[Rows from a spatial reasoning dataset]
-=-=-
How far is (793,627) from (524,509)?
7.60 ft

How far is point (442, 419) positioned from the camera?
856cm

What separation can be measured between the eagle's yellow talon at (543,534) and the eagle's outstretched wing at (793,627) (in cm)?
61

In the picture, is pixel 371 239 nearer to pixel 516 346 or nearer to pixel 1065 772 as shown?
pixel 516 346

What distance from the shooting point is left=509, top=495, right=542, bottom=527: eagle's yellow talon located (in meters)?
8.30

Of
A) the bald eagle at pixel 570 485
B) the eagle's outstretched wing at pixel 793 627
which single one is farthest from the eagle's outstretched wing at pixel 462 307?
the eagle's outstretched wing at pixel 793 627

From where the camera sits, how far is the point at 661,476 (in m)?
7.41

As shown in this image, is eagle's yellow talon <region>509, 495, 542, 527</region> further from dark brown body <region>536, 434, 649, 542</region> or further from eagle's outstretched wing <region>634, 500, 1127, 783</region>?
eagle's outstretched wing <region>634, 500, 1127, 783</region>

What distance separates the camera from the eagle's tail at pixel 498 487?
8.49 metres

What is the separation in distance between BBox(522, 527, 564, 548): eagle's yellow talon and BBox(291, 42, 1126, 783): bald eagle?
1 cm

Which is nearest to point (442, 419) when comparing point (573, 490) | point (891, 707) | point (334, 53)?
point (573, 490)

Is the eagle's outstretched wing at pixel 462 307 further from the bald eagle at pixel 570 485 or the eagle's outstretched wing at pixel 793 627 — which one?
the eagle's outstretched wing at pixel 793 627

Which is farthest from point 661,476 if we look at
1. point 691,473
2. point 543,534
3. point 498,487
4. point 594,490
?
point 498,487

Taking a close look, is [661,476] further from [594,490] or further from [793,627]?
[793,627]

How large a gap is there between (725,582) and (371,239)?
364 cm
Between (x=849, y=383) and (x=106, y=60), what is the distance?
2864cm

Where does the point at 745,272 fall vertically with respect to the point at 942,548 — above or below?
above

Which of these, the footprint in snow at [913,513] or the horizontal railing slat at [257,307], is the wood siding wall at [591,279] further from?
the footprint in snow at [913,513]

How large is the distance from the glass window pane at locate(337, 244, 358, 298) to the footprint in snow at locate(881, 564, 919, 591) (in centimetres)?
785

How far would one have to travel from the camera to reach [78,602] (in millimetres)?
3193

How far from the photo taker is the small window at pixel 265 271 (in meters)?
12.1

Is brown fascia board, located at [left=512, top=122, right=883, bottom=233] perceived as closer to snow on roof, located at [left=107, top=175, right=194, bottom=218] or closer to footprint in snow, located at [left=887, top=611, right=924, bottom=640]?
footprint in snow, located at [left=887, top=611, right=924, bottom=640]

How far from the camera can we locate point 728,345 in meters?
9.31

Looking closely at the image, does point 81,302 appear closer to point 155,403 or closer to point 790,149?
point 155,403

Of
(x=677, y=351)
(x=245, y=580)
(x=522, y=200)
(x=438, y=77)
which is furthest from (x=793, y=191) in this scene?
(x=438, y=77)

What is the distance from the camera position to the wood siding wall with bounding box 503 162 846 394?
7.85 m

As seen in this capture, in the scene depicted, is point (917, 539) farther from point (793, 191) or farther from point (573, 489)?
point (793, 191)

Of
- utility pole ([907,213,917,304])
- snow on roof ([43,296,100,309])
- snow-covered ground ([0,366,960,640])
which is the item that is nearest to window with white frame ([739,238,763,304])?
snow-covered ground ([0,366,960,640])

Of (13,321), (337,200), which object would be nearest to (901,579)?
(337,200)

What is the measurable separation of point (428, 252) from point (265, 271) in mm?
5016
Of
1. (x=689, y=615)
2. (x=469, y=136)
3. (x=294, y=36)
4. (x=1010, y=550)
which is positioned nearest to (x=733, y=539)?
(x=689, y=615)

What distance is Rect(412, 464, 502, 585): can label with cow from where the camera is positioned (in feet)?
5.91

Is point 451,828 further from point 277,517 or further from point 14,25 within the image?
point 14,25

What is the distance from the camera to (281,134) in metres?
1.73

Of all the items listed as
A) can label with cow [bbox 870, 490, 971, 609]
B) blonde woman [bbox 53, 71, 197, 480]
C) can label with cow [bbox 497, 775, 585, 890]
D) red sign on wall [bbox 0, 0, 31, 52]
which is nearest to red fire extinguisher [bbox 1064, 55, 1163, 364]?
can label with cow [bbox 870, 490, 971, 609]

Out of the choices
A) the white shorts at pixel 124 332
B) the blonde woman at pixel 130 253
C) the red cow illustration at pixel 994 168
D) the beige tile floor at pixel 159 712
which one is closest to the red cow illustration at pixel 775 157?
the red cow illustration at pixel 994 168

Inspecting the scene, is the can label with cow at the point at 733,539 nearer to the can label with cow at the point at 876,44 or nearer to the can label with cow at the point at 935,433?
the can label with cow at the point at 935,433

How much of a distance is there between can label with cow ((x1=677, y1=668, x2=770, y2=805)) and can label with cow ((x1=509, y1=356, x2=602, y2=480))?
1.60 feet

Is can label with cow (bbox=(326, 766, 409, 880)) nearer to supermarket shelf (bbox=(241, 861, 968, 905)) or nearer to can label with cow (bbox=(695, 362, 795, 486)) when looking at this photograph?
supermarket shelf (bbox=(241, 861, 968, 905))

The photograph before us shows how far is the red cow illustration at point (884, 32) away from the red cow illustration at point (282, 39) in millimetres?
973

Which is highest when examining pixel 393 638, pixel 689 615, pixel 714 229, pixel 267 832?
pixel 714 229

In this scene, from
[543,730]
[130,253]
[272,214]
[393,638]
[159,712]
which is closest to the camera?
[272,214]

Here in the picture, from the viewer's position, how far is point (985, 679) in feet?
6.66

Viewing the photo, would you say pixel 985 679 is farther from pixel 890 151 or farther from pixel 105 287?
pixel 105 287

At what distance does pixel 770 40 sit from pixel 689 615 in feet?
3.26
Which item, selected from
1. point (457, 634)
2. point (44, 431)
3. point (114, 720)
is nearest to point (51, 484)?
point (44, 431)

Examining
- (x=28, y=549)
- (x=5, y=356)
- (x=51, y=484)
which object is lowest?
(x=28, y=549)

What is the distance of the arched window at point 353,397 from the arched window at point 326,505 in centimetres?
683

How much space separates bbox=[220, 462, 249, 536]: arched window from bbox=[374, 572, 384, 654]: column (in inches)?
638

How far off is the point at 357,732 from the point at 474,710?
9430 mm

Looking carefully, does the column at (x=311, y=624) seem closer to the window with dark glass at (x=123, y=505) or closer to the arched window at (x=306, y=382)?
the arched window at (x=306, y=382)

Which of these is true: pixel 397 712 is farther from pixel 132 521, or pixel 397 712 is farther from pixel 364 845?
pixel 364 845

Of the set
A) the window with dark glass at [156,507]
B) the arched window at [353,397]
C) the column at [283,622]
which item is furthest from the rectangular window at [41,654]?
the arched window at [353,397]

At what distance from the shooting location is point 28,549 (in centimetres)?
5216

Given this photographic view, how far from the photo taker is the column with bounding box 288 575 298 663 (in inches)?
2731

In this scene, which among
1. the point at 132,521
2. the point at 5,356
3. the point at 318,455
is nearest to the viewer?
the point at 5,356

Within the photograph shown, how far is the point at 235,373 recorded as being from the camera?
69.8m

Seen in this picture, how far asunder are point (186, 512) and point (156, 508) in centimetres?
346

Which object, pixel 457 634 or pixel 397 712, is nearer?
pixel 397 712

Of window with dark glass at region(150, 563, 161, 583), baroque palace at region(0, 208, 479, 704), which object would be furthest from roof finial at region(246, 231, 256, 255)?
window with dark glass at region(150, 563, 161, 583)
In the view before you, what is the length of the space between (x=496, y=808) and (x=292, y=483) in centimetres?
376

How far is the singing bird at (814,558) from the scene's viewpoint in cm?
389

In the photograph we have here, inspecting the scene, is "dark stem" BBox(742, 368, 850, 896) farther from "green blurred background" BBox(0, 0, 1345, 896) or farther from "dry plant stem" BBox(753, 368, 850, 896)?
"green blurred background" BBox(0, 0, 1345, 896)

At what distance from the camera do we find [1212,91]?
-=-=-
» Problem to solve
Only the lines from the one containing "Within the photograph" to the end of the listing belong in the output, each reproduced exactly.

» Complete output
Within the photograph shown, how far is the point at 235,373 recorded as being from the camera?
69.8m

Seen in this picture, how far asunder are point (186, 512) and point (156, 508) in centimetres?
346

Which object, pixel 457 634 or pixel 397 712, is nearer?
pixel 397 712

Of window with dark glass at region(150, 563, 161, 583), baroque palace at region(0, 208, 479, 704), which object would be furthest from roof finial at region(246, 231, 256, 255)?
window with dark glass at region(150, 563, 161, 583)
In the view before you, what is the length of the space between (x=496, y=808) and (x=292, y=483) in centimetres?
376

How far is the singing bird at (814,558) from the scene's viewpoint in cm?
389

In the photograph we have here, inspecting the scene, is "dark stem" BBox(742, 368, 850, 896) farther from "green blurred background" BBox(0, 0, 1345, 896) or farther from "dry plant stem" BBox(753, 368, 850, 896)?
"green blurred background" BBox(0, 0, 1345, 896)

At what distance from the camera do we find [1212,91]?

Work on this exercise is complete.